The State Department will file a proposed rule change tomorrow.

The State Department wants to require all US visa applicants, both immigrant and non, disclose their social media handles to the US government, CNN reports. In documents that the department will file to the Federal Register tomorrow, it proposes that nearly every individual applying for a US visa be required to hand over any social media handles used on certain platforms in the past five years as well as submit any telephone numbers and email addresses used during that same time period.

Previously, this information was only requested from visa applicants who required more rigorous scrutiny -- such as those who had traveled to regions with notable terrorist activity. But once enacted, these rule changes will require nearly all applicants submit this information, with the only potential exceptions being those applying for diplomatic and official visas. However, even they may have to provide their social media info, as the State Department's documents only say "most" won't be "routinely" asked for it.

Last year, the Department of Homeland Security introduced a new rule that allows social media information to be included in immigrants' official records. But the move to incorporate social media handles and searches into visa application protocols precedes the Trump administration.
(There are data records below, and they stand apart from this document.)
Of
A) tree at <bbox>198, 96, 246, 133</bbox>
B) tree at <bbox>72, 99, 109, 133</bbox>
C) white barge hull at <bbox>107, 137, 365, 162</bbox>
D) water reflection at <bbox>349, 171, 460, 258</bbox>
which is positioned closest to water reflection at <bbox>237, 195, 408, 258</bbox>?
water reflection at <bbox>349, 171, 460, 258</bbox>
The State Department's proposed changes also include questions about immigrants' travel, whether they've been deported or removed from another country and if any of their relatives have been associated with terrorist activities. Applicants will also have the option to disclose social media handles used on platforms not listed on the questionnaire. Approximately 15 million visa applicants stand to be affected by the change.

Once the planned rule change is filed to the Federal Register on Friday, the public will have 60 days to comment on it.